Reading text ->
============================================================
The GlassWorm campaign was first publicly disclosed in October 2025 by researchers Idan Dardikman, Yuval Ronen, and Lotan Sery at Koi Security, who characterized it as the first self-propagating VS Code extension worm observed in the wild [8][22]. The initial wave, identified on October 17, 2025, involved 13 infected extensions on the Open VSX Registry and one on the Microsoft VS Code Marketplace, accumulating approximately 35,800 downloads before Open VSX declared the incident contained on October 21 [8][9].

The October 21 declaration of containment proved incorrect: a second wave emerged just sixteen days later, when three additional extensions with a combined 9,700 downloads were identified operating on attacker infrastructure that had remained active through the purported containment period [10]. A third wave in December 2025, documented by Secure Annex researcher John Tuckner and Nextron Systems, introduced Rust-based implants with improved resistance to reverse engineering, alongside techniques for artificially inflating extension download counts to improve search ranking among legitimate tools [11].

The fourth and current wave, active from late January through at least mid-March 2026, represents a qualitative escalation. Researchers at Aikido Security, Socket, Step Security, and the OpenSourceMalware community collectively documented the campaign’s expansion beyond VS Code’s extension marketplace ecosystem into GitHub repository hosting and npm package registries — the two largest open-source distribution channels for developer code [1][2][12]. The naming “GlassWorm Returns” reflects the Koi Security and Aikido Security disclosure of this cross-platform expansion, which brought the total confirmed compromised components to 433 as of the time of this writing [2].
============================================================
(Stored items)
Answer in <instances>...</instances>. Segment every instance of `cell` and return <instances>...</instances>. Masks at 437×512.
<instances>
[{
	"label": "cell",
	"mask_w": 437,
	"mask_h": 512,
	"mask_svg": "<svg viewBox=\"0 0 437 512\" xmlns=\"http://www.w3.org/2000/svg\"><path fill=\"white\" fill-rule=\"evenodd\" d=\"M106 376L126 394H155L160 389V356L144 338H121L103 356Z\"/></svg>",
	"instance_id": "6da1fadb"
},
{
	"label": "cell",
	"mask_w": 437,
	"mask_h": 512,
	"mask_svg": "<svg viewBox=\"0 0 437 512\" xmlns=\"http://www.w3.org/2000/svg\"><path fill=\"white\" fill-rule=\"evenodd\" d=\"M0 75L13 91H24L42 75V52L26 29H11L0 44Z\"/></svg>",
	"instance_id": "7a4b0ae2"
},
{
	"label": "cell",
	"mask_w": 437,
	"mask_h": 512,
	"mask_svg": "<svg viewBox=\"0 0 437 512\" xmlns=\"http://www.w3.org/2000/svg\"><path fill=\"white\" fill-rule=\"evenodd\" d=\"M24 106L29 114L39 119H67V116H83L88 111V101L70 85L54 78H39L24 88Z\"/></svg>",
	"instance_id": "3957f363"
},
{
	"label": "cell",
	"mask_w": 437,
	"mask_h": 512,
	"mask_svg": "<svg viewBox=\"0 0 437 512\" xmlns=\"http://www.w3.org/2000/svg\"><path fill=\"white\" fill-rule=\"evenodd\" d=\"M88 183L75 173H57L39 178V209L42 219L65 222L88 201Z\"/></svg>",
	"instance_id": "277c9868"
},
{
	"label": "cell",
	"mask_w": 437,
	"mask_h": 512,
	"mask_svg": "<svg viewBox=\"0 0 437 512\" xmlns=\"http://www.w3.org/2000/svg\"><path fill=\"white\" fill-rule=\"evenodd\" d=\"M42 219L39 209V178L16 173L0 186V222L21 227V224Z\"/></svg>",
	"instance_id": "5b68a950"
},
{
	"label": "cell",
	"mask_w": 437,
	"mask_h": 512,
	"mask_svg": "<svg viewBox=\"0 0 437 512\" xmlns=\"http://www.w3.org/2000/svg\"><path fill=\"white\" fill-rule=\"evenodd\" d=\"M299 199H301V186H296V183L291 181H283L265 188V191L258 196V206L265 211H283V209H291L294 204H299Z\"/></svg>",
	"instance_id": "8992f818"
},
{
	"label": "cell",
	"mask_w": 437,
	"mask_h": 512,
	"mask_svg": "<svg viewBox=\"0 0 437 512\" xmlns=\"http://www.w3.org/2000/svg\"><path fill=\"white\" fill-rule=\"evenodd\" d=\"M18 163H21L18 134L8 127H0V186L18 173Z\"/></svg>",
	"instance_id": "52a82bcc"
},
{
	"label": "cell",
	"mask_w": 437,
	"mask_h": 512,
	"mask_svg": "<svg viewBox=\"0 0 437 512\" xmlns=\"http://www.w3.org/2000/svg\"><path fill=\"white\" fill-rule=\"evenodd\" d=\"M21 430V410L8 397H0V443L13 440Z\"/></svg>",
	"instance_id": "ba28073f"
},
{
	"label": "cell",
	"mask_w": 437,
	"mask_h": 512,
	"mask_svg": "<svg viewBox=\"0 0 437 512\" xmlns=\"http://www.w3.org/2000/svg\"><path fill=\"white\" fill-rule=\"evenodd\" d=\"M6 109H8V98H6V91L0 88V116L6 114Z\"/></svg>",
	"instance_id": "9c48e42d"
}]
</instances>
============================================================
Tasks to complete ->
1. Repeat the passage from the GlassWorm text, starting with "The October 21" and going on through "legitimate tools [11].".
2. Pick up the GlassWorm campaign text after its final sentence and keep writing it.
The listing has no connection to the GlassWorm campaign text.

Solved problems ->
1.
The October 21 declaration of containment proved incorrect: a second wave emerged just sixteen days later, when three additional extensions with a combined 9,700 downloads were identified operating on attacker infrastructure that had remained active through the purported containment period [10]. A third wave in December 2025, documented by Secure Annex researcher John Tuckner and Nextron Systems, introduced Rust-based implants with improved resistance to reverse engineering, alongside techniques for artificially inflating extension download counts to improve search ranking among legitimate tools [11].

2.
CSA previously published an analysis of GlassWorm’s transitive dependency escalation technique targeting Open VSX in a prior research note [6]. This document updates that analysis in light of the expanded attack surface and provides consolidated guidance for security teams managing developer toolchain risk.

Security Analysis

Attack Vector Architecture

GlassWorm operates across four distinct delivery vectors that collectively span the major surfaces of a modern JavaScript/TypeScript developer’s toolchain. Understanding how these vectors interact is essential for effective defense, as blocking one without addressing the others leaves meaningful exposure in place.

The primary vector remains VS Code and Open VSX extensions. The campaign’s earliest and most refined technique exploits VS Code’s extensionPack and extensionDependencies manifest fields to achieve transitive delivery: a benign extension is published and passes initial review, then later updated to list a separately-published malicious extension as a dependency. Because VS Code and compatible editors automatically install declared dependencies, the malicious extension reaches end users without triggering the scrutiny that accompanies new extension submissions [6][14]. A related technique — Remote Dynamic Dependencies — enables malware authors to fetch payloads from external URLs at runtime, allowing the active payload to be swapped without publishing a new package version. This defeats version pinning as a mitigation strategy.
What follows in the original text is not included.